In Statistics with zero confidence interval (Impossibility of statistics), "How capable is the measurement system made?" and "How many significant figures?" This information is extremely important.
It would be nice if we knew in advance, but I tried to think of an estimation method when this is not the case.
The histogram above is the same data as the Statistics page with a confidence interval of zero.
If you look at the histogram, it ranges from -6 to 6.
If you think like a Gauge R and R, it is enough to accurately measure about 0.1 increments in this range. Even one increment can be used to some extent.
Suddenly, if there is data like the leftmost column, the right column is converted in one increment. For example, 0.996727309 becomes 1 in increments of 1 and 0.997 in increments of 0.001.

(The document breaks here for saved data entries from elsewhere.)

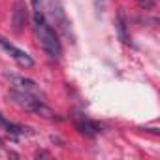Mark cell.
<instances>
[{
  "label": "cell",
  "mask_w": 160,
  "mask_h": 160,
  "mask_svg": "<svg viewBox=\"0 0 160 160\" xmlns=\"http://www.w3.org/2000/svg\"><path fill=\"white\" fill-rule=\"evenodd\" d=\"M49 15L57 27V30H60L66 38H70L73 42V34H72V27H70V19L66 15V10L62 6V0H49Z\"/></svg>",
  "instance_id": "3"
},
{
  "label": "cell",
  "mask_w": 160,
  "mask_h": 160,
  "mask_svg": "<svg viewBox=\"0 0 160 160\" xmlns=\"http://www.w3.org/2000/svg\"><path fill=\"white\" fill-rule=\"evenodd\" d=\"M4 75L10 81V85L13 87V91H21V92H28V94L40 96V87L36 85V81L27 79V77H21V75H15V73H4Z\"/></svg>",
  "instance_id": "5"
},
{
  "label": "cell",
  "mask_w": 160,
  "mask_h": 160,
  "mask_svg": "<svg viewBox=\"0 0 160 160\" xmlns=\"http://www.w3.org/2000/svg\"><path fill=\"white\" fill-rule=\"evenodd\" d=\"M42 12V0H32V13H40Z\"/></svg>",
  "instance_id": "9"
},
{
  "label": "cell",
  "mask_w": 160,
  "mask_h": 160,
  "mask_svg": "<svg viewBox=\"0 0 160 160\" xmlns=\"http://www.w3.org/2000/svg\"><path fill=\"white\" fill-rule=\"evenodd\" d=\"M0 145H2V139H0Z\"/></svg>",
  "instance_id": "12"
},
{
  "label": "cell",
  "mask_w": 160,
  "mask_h": 160,
  "mask_svg": "<svg viewBox=\"0 0 160 160\" xmlns=\"http://www.w3.org/2000/svg\"><path fill=\"white\" fill-rule=\"evenodd\" d=\"M27 19H28L27 6H25L23 0H17V2L13 4V10H12V25H13V30L15 32H21L27 27Z\"/></svg>",
  "instance_id": "6"
},
{
  "label": "cell",
  "mask_w": 160,
  "mask_h": 160,
  "mask_svg": "<svg viewBox=\"0 0 160 160\" xmlns=\"http://www.w3.org/2000/svg\"><path fill=\"white\" fill-rule=\"evenodd\" d=\"M0 47H2L21 68H32L34 66V60H32V57L28 55V53H25L23 49H19V47H15L13 43H10L6 38H2L0 36Z\"/></svg>",
  "instance_id": "4"
},
{
  "label": "cell",
  "mask_w": 160,
  "mask_h": 160,
  "mask_svg": "<svg viewBox=\"0 0 160 160\" xmlns=\"http://www.w3.org/2000/svg\"><path fill=\"white\" fill-rule=\"evenodd\" d=\"M10 100L25 111H30V113L40 115L43 119H57V113L47 104H43V100H40V96H36V94H28V92H21V91L12 89L10 91Z\"/></svg>",
  "instance_id": "2"
},
{
  "label": "cell",
  "mask_w": 160,
  "mask_h": 160,
  "mask_svg": "<svg viewBox=\"0 0 160 160\" xmlns=\"http://www.w3.org/2000/svg\"><path fill=\"white\" fill-rule=\"evenodd\" d=\"M32 21H34V30L40 42V47L45 51V55L53 60H58L62 57V45L58 36L55 34V30L51 28V25H47L43 12L40 13H32Z\"/></svg>",
  "instance_id": "1"
},
{
  "label": "cell",
  "mask_w": 160,
  "mask_h": 160,
  "mask_svg": "<svg viewBox=\"0 0 160 160\" xmlns=\"http://www.w3.org/2000/svg\"><path fill=\"white\" fill-rule=\"evenodd\" d=\"M136 2H138L141 8H147V10L152 8V0H136Z\"/></svg>",
  "instance_id": "10"
},
{
  "label": "cell",
  "mask_w": 160,
  "mask_h": 160,
  "mask_svg": "<svg viewBox=\"0 0 160 160\" xmlns=\"http://www.w3.org/2000/svg\"><path fill=\"white\" fill-rule=\"evenodd\" d=\"M75 128L81 132V134H85V136H89V138H94V136H98L100 134V124L98 122H94V121H89V119H81V121H77L75 122Z\"/></svg>",
  "instance_id": "7"
},
{
  "label": "cell",
  "mask_w": 160,
  "mask_h": 160,
  "mask_svg": "<svg viewBox=\"0 0 160 160\" xmlns=\"http://www.w3.org/2000/svg\"><path fill=\"white\" fill-rule=\"evenodd\" d=\"M115 28H117V36L122 43H130V36L126 32V19H124V13L119 10L117 12V19H115Z\"/></svg>",
  "instance_id": "8"
},
{
  "label": "cell",
  "mask_w": 160,
  "mask_h": 160,
  "mask_svg": "<svg viewBox=\"0 0 160 160\" xmlns=\"http://www.w3.org/2000/svg\"><path fill=\"white\" fill-rule=\"evenodd\" d=\"M102 4H104V0H94V6H96V8H100Z\"/></svg>",
  "instance_id": "11"
}]
</instances>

As an effect of Errors by Significant Figures, the variance is calculated in the graph below. The original data has a standard deviation of 1, so the variance is 1. From this graph, we can see that if the step is 0.2, the variance is less than 0.01. Since the original variance is 1, this means that when the step is 0.2, the effect of significant figure error is less than 1%.
In other words, if the distribution has a standard deviation of 1, you can fully consider the state of the original data even if the step is about 0.2.
On Statistics with minimum confidence interval (Impossibility of statistics) page, there is talk about how accurate the data can be realistically obtained.
A system with a standard deviation of about 1 is sufficient, with increments of about 0.2. Also, as a practical matter, it is quite difficult to measure in increments of about 0.2 in a system where the standard deviation is about 1. It can be said that many measurement systems in the world have a good balance between the required specifications and the specifications that can be realized.
Therefore, even if there is a difference smaller than 0.2 in the calculation, it cannot be said that it is measured, and it will be 0 in terms of significant figures. Returning to statistics with zero confidence intervals, in such a case, it can be said that there is "no difference" without testing.
In Effect size of small data test, it says "0.8 is a big effect" and "0.2 is a small effect".
The effect size is the standardization of the difference in mean values by dividing it by the standard deviation so that you can refer to the knowledge of the distribution with a standard deviation of 1.
Therefore, 0.2 in the discussion of effect size is the same as 0.2 when the standard deviation is 1 and the step is 0.2 above. Therefore, the idea of using 0.2 as a guideline for the effect size corresponds to the case where the accuracy of the measurement system is high and the increments are about 0.2.